BEGIN Text to read

On February 3, I went down to the Westin Nova Scotian for Decadence: Chocolate | Wine | Cheese, a night of almost unbridled indulgence and bite-sized gluttony that is one of the three big events in Halifax during the Savour food & wine Festival, which happens every year around this time. (The other two key events are the Rare & Fine Wine Show and the Savour food & wine Show itself.)
I really like Decadence. Not just because it’s wall-to-wall goodies, but because the event showcases the chefs-in-training from the NSCC culinary and pastry arts programs. It’s a really nice little glimpse at the future of Haligonian cuisine.
This year the chefs added a prepared cheese dish to the menu, meaning the pairings were with raw cheeses and chocolates, along with a prepared savoury dish and a prepared dessert. Led by Chef Sean Kettley (Culinary Arts) and Chef Jean-Luc Doridam (Baking & Pastry Art), the chefs showed a real respect for the ingredients, leaning more towards mousses and ganaches in the case of chocolate, meaning they weren’t altering the natural flavour properties of the chocolate through using too much heat, or over-baking. And the diversity of dishes—from salads and sandwiches to a mascarpone shooter—was really impressive. At last year’s event, I was pretty blown away by the talent of the NSCC students, and this year was no different.
On the savoury side, one of the highlights was a torched maple brie (double cream) with spiced candied pecans, served with Peter Lehmann Borossa Shiraz. For me, it was important to try the pairings with the raw and prepared ingredients, and this is one where both felt equally successful. The brie really elevated the wine—which I actually didn’t love on its own—and the wine had enough acidity to elevate the cheese, which made it a great pairing.

END Text to read

**Direction**
For each statement below, state whether it agrees with the account of the Decadence event above. Answer yes or no, and quote the words of the account that decide it.
(a) Decadence is one of two big events in Halifax during the Savour food & wine Festival.
(b) The event showcases chefs-in-training from the NSCC culinary and pastry arts programs.
(c) The writer loved the Peter Lehmann Borossa Shiraz on its own.

BEGIN Provided material

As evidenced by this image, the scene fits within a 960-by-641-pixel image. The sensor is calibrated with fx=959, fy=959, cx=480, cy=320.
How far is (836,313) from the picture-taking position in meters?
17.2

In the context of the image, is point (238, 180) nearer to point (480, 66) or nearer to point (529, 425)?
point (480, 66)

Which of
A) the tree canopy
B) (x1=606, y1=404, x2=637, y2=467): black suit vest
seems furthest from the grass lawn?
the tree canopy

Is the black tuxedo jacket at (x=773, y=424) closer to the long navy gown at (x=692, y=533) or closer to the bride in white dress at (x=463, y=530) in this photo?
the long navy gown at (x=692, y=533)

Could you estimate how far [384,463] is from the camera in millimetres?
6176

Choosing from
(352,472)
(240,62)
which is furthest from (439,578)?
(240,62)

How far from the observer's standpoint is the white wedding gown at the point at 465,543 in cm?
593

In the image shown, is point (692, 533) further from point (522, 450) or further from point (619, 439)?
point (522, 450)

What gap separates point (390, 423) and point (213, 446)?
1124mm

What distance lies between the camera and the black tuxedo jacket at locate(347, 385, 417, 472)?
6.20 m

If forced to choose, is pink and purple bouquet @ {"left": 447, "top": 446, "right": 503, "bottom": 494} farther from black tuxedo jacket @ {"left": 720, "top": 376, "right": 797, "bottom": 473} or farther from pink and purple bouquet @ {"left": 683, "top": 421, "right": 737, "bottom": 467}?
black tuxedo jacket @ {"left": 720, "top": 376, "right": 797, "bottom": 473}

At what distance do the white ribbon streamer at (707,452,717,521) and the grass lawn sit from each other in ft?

END Provided material

**Solution to the problem**
(a) No: "one of the three big events in Halifax during the Savour food & wine Festival"
(b) Yes: "the event showcases the chefs-in-training from the NSCC culinary and pastry arts programs"
(c) No: "which I actually didn’t love on its own"